Nun … dann kommt halt einfach mal für fünfzehn Kilometer keine Ortschaft mehr. Sondern ich fahre über einsame, kleine Landstraßen durch Täler und Wälder. Mehr als einmal beschleicht mich der leise Verdacht, daß man in ein paar Jahren vielleicht mein abgenagtes Skelett neben meinem verrosteten Motorrad finden würde, sollte ich mich hier vom Bock schießen … Doch dann erreiche ich wohlbehalten Hunzel, wo ich nicht nur einen Parkplatz für eine Rast finde sondern auch wieder Handy-Empfang habe. Deutschland und seine Mobilfunkabdeckung im Jahre 2023, ein Trauerspiel in ungezählten Akten.
Mit aufgefülltem Flüssigkeitsstand sowie nach einem kurzen Telefonat mit Cookie, der sich mit dem Beschleunigungsmonster samt Hänger über die Autobahn ins Kinzigtal kämpft, drücke ich den Startknopf des Schwänchens und höre? Nix. What the fuck? Natürlich, Seitenständer vergessen … Also einklappen und siehe da, sie startet ohne Murren.
And my Heart skips, skips a beat.
Ohne Mucken trägt mich das treue Schwänchen durch den westlichen Hintertaunus. Gefühlt scheint dort kaum jemand zu leben. Ab und an führt uns Calimoto durch kleine Siedlungen nur um uns dann über weite Strecke, nur mit Wald und Wiese so weit das Auge reicht, in die Einsamkeit zu werfen. Die Strecke bis kurz vor Rüdesheim ist fahrerisch ein Genuß, da stören mich auch die vereinzelten Wolken nicht. Selbst als diese ein wenig undicht werden und den ein oder anderen Tropfen über mir abladen.

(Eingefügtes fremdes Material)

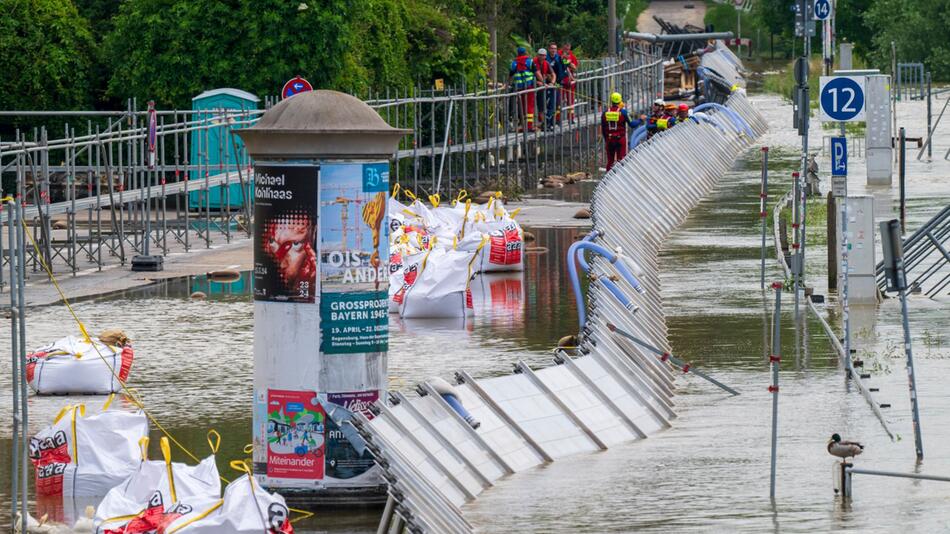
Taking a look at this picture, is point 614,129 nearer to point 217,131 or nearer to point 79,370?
point 217,131

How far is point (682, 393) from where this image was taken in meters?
16.6

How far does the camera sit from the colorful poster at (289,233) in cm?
1235

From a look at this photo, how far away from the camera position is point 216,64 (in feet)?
119

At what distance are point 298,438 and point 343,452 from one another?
31 centimetres

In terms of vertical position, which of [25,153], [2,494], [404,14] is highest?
[404,14]

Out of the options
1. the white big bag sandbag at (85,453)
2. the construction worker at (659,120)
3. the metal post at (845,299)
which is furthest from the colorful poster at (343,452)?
the construction worker at (659,120)

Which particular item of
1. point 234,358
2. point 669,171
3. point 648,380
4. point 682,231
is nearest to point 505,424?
point 648,380

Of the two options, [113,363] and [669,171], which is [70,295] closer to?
[113,363]

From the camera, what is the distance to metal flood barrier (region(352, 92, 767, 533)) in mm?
11023

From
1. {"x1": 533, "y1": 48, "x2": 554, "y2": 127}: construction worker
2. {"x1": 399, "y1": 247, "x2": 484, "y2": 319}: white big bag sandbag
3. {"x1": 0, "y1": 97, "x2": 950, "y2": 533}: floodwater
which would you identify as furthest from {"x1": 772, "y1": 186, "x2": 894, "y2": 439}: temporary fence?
{"x1": 533, "y1": 48, "x2": 554, "y2": 127}: construction worker

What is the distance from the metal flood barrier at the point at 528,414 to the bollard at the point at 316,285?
1.54 feet

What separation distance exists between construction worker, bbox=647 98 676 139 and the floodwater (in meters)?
12.6

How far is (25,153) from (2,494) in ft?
40.7

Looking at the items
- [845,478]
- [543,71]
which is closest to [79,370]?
[845,478]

In Presberg versiegt das Nass von oben und so komme ich am Röspelkopf über die L3454 runter nach Rüdesheim. Der Ausblick auf den Rhein ist, trotz dicker Wolken am Himmel, grandios. Einzig, ich vermisse die Brücke. Ich soll doch hier auf die andere Rheinseite, also wo isse hin, die Brücke? Ich gondel mit dreißig die Rheinpromenade entlang und frage mich, ob ich versehentlich in irgendeiner Touristenhölle gelandet bin? Und die Brücke ist immer noch nicht zu sehen. Kein Wunder. Es gibt auch keine Brücke. Es gibt eine … Fähre? Die dann zu meinem Entsetzen gerade abgelegt hat. Natürlich auf meiner Seite, was auch sonst …

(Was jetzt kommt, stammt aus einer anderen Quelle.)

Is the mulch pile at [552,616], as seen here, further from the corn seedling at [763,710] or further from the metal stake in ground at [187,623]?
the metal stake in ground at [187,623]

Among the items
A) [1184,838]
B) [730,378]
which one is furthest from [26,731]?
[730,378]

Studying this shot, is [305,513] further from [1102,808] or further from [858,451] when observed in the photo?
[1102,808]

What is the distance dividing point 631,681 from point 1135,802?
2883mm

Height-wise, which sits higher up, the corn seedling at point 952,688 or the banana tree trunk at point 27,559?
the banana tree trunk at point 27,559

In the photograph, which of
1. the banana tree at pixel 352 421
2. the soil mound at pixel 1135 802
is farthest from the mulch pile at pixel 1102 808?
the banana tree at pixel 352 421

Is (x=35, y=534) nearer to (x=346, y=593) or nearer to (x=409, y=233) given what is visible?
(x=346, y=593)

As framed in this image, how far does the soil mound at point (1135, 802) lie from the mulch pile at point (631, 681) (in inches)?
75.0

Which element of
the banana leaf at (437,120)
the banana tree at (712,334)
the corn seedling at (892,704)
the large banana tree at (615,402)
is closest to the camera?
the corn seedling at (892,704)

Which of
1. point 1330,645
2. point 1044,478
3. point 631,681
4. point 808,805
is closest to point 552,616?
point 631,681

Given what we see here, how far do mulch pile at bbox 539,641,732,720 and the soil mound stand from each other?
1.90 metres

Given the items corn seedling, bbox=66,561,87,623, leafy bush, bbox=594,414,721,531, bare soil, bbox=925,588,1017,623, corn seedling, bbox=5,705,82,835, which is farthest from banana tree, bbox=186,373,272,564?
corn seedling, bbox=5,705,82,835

And my Heart skips, skips a beat.
Ein kurzer Check auf GoogleMaps zeigt mir die verbliebene Zeit für vierundzwanzig Kilometer bis zum Ziel mit fast anderthalb Stunde an. Och nö … Ich schließe Fähren aus, irgendwo muß es doch eine verdammte Brücke über den Rhein geben? Gibt es. Ein Umweg von acht Kilometern, dafür bin ich in einundzwanzig Minuten am Ziel. Super, nehm ich. Und so habe ich den Rhein zu meiner Rechten und folge der Bundesstraße 42. Ist nicht die schönste Streckenführung, aber das ist mir egal. Ich will duschen, was essen, schlafen. In der Reihenfolge. Und das ziemlich zügig.
Einundzwanzig Minuten später lenke ich das Schwänchen auf den Parkplatz meiner Unterkunft, schleppe meine Plörren in mein Einzelzimmer, genieße eine ausgiebige Dusche und fahre danach zum Italiener. Nach 334 Kilometern und weit über sechs Stunden Reisezeit habe ich mir was Leckeres verdient. Entspannt sitze ich im Biergarten und esse gut. Der Regen setzt freundlicherweise erst ein, nachdem ich bezahlt habe.

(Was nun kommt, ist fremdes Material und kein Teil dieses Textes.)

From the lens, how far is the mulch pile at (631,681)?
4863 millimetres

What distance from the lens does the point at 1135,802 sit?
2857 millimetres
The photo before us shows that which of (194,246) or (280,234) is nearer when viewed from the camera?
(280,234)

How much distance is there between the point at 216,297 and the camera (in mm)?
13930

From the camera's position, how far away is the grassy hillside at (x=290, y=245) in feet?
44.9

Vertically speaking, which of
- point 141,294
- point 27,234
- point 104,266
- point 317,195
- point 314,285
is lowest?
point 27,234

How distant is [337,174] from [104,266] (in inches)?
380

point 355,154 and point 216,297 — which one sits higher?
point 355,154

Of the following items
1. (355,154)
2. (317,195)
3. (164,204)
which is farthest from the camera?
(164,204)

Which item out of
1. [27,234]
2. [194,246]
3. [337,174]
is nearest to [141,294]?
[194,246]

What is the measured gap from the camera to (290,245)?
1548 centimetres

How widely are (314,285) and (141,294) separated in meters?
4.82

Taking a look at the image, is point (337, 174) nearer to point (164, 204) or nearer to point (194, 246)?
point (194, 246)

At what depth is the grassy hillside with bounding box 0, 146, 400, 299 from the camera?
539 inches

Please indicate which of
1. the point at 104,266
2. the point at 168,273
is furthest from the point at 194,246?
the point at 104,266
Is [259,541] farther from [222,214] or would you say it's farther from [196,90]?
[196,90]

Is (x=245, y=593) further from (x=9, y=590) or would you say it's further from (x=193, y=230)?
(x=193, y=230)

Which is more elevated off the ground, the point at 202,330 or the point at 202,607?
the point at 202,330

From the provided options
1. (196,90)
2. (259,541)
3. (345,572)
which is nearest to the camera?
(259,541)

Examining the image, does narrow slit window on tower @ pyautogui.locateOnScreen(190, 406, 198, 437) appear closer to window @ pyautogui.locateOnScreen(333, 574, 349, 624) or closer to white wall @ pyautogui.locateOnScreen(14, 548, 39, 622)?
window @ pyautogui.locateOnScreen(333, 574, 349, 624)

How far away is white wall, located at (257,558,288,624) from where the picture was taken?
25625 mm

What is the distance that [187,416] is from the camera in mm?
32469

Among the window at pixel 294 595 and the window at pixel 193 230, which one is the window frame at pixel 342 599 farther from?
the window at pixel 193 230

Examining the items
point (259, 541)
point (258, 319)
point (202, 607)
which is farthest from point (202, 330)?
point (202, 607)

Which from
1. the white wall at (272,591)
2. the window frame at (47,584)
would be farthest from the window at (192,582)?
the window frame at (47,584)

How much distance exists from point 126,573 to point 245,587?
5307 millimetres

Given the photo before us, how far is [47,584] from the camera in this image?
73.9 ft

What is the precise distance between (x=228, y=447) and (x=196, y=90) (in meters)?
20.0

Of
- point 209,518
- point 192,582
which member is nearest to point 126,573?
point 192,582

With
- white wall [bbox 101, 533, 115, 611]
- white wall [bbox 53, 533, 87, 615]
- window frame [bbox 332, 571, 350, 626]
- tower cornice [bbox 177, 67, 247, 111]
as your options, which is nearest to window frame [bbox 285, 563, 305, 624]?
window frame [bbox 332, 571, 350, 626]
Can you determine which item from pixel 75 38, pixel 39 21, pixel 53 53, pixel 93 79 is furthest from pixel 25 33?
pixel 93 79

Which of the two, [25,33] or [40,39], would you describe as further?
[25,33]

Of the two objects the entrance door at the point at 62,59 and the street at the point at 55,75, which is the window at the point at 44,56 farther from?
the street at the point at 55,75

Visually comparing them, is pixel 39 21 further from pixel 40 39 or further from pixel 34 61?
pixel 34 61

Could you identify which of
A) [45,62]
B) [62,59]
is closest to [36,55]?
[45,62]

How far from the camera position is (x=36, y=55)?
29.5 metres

Ich stelle das Schwänchen auf dem Parkplatz ab und tätschel ihm mit einem leisen „Danke Baby, bis morgen!“ den Tank … Was mir einen skeptischen Blick eines eben aus seinem Mercedes kletternden Ehepaares einbringt. Was denn? Es hat mich wohlbehalten 334 km durchs Land getragen, da werde ich mich noch für bedanken dürfen? Genau.
And my Heart skips, skips a beat.
Ab ins Bett. War ein anstrengender Tag und morgen erwarten mich noch einmal dreihundert Kilometer. Es ist nicht mal halb zehn, da bin ich schon tief und fest eingeschlafen. Hab ich mir verdient, den Schlaf.
Disclaimer: ich nutze auf dem Motorrad zum Navigieren die kostenpflichtige App Calimoto. Die Kosten dafür trage ich selber und ich erwähne die hin und wieder, weil ich sie zum einen mag und zum anderen nun mal meinen Weg damit finde. Vermutlich heißt das heute „Werbung, unbeauftragt“. Weisste Bescheid, Schätzelein.